Records from a spatial question set:
——

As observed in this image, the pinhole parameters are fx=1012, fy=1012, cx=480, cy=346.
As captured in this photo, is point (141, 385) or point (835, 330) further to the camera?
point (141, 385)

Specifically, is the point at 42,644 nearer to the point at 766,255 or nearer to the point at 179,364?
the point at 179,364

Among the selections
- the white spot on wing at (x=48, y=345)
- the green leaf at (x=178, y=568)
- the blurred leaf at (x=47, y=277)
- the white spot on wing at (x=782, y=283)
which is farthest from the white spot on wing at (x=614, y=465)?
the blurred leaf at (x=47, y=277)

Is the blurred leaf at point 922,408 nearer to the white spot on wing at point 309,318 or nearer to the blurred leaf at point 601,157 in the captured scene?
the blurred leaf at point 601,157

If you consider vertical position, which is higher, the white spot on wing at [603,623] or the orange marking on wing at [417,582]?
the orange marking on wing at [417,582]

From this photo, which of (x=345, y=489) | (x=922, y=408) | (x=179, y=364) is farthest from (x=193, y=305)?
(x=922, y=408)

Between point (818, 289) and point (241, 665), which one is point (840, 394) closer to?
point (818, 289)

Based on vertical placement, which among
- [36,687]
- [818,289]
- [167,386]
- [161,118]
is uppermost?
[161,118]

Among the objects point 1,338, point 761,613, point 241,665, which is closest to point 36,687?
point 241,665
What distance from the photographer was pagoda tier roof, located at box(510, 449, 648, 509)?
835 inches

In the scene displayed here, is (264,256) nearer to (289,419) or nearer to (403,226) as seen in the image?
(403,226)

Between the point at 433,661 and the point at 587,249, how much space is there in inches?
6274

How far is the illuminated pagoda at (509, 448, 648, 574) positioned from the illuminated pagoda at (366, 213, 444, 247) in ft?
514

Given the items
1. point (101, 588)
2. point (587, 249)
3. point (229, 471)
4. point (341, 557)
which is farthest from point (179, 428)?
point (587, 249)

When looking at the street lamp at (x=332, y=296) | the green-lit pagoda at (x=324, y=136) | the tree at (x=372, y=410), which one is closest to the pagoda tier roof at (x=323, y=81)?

——

• [WHAT THE TASK REQUIRES]
Give back exactly the lines beginning at the one with "Among the objects" and ending at the final line of the material; both boundary lines belong in it.

• [FINAL RESULT]
Among the objects point 1,338, point 761,613, point 241,665, which is closest to point 36,687?
point 241,665
What distance from the photographer was pagoda tier roof, located at box(510, 449, 648, 509)?
835 inches

In the scene displayed here, is (264,256) nearer to (289,419) or nearer to (403,226) as seen in the image?
(403,226)

Between the point at 433,661 and the point at 587,249, how much space is there in inches?
6274

How far is the illuminated pagoda at (509, 448, 648, 574) positioned from the illuminated pagoda at (366, 213, 444, 247) in ft?
514

Given the items
1. point (101, 588)
2. point (587, 249)
3. point (229, 471)
4. point (341, 557)
which is farthest from point (179, 428)?
point (587, 249)

When looking at the street lamp at (x=332, y=296) | the green-lit pagoda at (x=324, y=136) | the tree at (x=372, y=410), which one is closest to the pagoda tier roof at (x=323, y=81)?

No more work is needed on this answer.